Un climat de haute tension
Le Premier ministre Nikol Pashinyan a placé son programme de paix au cœur de la campagne, espérant obtenir un mandat clair pour finaliser un accord avec l’Azerbaïdjan. Les sondages accordent une avance à son parti, bien que le climat reste marqué par une polarisation extrême. Le gouvernement doit naviguer entre les exigences diplomatiques internationales et une opinion publique profondément divisée par les conséquences des récents affrontements territoriaux.
Le pivot stratégique vers l’Occident
Depuis 2018, la politique étrangère a radicalement évolué, éloignant l’Arménie de son partenaire traditionnel, la Russie, pour se tourner vers des alliés occidentaux. Ce virage a provoqué une irritation croissante à Moscou, alors que la dépendance énergétique et commerciale reste un levier majeur. Le gouvernement actuel justifie ce changement par le besoin de garantir la souveraineté nationale face à une instabilité régionale persistante, tandis que l’opposition dénonce une rupture dangereuse avec Moscou.
Les forces politiques en présence
Le paysage électoral reste très fragmenté. Le parti au pouvoir, le Contrat Civil, mène la course avec une avance notable sur le parti Strong Armenia. Cette formation, dirigée par Samvel Karapetyan depuis son domicile, cristallise le mécontentement des électeurs nostalgiques des anciennes alliances sécuritaires. Les débats ont été virulents, la campagne ayant été marquée par des arrestations et des accusations de manipulation, alimentant un sentiment de méfiance généralisée au sein d’une partie de la population.
« Nous ne pouvons pas dire que nous n’aurons de bonnes relations qu’avec la Russie ou qu’avec les États-Unis », a déclaré le candidat Karapetyan dans une récente déclaration.
Cette volonté d’équilibre semble résonner auprès de nombreux citoyens qui craignent que l’Arménie ne devienne le terrain d’une confrontation diplomatique majeure. La gestion des relations avec les puissances régionales demeure le défi principal pour tout futur gouvernement.

§ **Données fournies**:
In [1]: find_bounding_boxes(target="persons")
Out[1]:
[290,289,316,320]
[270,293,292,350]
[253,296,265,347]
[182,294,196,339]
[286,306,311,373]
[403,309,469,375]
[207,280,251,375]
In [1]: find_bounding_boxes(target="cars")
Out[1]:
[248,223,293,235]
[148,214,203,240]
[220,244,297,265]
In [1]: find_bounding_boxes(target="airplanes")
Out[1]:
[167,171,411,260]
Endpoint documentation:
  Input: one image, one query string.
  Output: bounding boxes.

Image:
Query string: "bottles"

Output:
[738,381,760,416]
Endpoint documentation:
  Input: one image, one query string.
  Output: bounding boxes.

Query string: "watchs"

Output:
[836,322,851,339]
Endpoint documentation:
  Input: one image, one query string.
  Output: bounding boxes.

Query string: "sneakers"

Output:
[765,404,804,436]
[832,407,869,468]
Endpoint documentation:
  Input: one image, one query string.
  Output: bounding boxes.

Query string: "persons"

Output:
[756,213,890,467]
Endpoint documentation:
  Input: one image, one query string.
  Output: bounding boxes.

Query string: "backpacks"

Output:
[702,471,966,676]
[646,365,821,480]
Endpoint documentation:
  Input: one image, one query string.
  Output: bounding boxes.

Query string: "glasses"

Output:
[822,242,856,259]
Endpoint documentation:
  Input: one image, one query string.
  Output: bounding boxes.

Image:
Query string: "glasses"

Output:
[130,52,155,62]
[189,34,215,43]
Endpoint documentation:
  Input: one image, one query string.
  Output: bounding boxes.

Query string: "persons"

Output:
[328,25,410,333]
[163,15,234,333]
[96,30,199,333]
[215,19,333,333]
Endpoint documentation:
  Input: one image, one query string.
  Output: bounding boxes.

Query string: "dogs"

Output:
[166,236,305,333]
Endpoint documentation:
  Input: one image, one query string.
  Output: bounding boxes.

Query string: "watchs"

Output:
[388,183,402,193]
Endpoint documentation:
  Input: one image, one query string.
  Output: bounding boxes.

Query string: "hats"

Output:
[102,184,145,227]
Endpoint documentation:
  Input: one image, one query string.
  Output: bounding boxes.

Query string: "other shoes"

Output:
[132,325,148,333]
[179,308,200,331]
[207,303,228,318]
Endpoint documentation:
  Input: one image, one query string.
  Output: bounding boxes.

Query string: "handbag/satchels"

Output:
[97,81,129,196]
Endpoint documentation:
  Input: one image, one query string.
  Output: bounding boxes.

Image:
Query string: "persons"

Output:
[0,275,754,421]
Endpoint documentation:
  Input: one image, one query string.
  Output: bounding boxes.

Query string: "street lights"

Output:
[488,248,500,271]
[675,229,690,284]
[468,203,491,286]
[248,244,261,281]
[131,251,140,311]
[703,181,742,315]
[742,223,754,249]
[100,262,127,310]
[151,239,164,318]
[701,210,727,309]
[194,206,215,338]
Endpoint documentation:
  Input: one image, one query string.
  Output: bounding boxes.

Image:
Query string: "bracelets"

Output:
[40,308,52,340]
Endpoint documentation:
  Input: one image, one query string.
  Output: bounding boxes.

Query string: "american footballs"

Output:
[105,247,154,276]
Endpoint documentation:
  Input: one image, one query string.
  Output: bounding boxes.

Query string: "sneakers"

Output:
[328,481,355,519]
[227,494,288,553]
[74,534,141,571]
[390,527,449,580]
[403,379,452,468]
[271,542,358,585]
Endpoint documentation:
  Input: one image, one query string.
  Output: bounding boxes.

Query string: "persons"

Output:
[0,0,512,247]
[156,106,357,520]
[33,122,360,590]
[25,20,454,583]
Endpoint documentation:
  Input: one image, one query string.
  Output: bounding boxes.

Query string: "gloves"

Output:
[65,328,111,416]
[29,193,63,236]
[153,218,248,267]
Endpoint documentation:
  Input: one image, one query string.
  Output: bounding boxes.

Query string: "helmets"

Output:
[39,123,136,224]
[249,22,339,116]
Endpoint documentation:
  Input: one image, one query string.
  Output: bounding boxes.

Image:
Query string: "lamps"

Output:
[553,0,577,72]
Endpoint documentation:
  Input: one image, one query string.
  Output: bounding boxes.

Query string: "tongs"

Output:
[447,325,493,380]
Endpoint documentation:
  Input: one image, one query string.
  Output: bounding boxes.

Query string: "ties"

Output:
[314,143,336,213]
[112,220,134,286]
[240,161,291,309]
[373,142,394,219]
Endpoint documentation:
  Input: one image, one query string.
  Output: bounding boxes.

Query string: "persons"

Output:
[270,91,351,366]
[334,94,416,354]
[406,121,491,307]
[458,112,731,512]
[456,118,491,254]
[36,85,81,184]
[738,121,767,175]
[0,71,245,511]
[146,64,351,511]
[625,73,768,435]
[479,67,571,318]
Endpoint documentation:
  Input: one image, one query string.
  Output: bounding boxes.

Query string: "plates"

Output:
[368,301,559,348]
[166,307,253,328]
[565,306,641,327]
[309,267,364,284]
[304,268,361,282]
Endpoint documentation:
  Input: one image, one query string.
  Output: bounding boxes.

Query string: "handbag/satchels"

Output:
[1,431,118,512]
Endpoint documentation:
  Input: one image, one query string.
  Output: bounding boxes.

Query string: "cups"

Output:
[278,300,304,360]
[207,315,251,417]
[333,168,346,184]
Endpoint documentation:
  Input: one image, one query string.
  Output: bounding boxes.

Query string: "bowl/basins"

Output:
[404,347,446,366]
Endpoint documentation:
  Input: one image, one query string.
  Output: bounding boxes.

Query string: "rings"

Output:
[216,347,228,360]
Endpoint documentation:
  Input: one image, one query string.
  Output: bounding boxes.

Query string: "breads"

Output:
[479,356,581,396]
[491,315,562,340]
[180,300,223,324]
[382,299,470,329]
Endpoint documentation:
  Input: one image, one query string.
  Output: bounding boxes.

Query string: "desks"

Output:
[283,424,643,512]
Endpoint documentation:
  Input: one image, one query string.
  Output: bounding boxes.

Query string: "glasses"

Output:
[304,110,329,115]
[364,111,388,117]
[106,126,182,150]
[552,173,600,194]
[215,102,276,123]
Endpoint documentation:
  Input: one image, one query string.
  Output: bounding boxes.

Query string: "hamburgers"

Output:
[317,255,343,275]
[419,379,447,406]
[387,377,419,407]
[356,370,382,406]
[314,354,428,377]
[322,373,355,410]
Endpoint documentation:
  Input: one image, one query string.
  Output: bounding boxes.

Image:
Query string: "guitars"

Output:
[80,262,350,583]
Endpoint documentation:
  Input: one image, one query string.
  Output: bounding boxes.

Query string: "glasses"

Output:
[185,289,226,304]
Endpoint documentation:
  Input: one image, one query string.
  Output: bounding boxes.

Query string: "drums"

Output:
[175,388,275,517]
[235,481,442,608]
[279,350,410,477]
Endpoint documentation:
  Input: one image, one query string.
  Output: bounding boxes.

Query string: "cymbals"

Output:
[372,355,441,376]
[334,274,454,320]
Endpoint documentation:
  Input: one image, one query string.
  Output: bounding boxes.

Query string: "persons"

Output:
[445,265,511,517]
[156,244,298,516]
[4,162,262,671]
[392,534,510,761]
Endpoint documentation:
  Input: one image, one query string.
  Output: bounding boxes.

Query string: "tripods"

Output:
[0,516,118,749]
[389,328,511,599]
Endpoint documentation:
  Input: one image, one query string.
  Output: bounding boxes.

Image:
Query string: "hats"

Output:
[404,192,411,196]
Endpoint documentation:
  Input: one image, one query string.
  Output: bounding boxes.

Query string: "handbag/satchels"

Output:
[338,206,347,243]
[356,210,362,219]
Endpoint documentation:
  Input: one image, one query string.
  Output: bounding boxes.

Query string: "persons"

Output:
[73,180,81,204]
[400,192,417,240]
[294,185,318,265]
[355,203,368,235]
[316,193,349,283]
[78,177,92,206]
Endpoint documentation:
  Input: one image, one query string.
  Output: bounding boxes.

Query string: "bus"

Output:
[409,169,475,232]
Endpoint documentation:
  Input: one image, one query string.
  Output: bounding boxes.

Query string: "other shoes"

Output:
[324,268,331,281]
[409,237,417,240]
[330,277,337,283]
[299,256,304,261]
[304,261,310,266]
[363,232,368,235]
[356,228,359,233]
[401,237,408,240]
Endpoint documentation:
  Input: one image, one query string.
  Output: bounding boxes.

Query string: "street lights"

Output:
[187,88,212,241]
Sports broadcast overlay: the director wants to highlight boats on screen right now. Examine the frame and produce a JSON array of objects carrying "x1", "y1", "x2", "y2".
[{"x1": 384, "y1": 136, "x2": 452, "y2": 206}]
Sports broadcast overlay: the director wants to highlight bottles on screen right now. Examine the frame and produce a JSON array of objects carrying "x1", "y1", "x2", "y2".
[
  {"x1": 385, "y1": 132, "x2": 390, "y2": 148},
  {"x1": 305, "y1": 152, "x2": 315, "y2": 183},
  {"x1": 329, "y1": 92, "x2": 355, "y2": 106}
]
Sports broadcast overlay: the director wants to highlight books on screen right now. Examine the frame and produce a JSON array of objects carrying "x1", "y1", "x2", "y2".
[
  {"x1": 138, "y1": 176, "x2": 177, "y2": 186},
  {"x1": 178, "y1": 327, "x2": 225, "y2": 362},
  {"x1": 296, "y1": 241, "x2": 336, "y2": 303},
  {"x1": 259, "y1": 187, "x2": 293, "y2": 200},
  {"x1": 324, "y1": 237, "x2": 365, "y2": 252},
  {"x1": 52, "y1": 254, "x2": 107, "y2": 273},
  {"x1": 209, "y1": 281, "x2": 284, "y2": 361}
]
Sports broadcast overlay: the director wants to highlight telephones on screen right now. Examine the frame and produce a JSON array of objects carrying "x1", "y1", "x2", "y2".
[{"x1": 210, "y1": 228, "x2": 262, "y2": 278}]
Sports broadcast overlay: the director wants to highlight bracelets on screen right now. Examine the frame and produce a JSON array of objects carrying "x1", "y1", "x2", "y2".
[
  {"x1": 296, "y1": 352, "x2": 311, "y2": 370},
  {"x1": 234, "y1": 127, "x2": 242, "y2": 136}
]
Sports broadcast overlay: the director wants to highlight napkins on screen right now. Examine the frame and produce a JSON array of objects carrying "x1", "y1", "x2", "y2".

§ **Consigne**:
Dans l'extrait du document, quel parti est dirigé par Samvel Karapetyan ? Les lignes n'ont aucun rapport avec l'extrait du document.

§ **Résultat de l'exercice**:
Samvel Karapetyan dirige le parti Strong Armenia.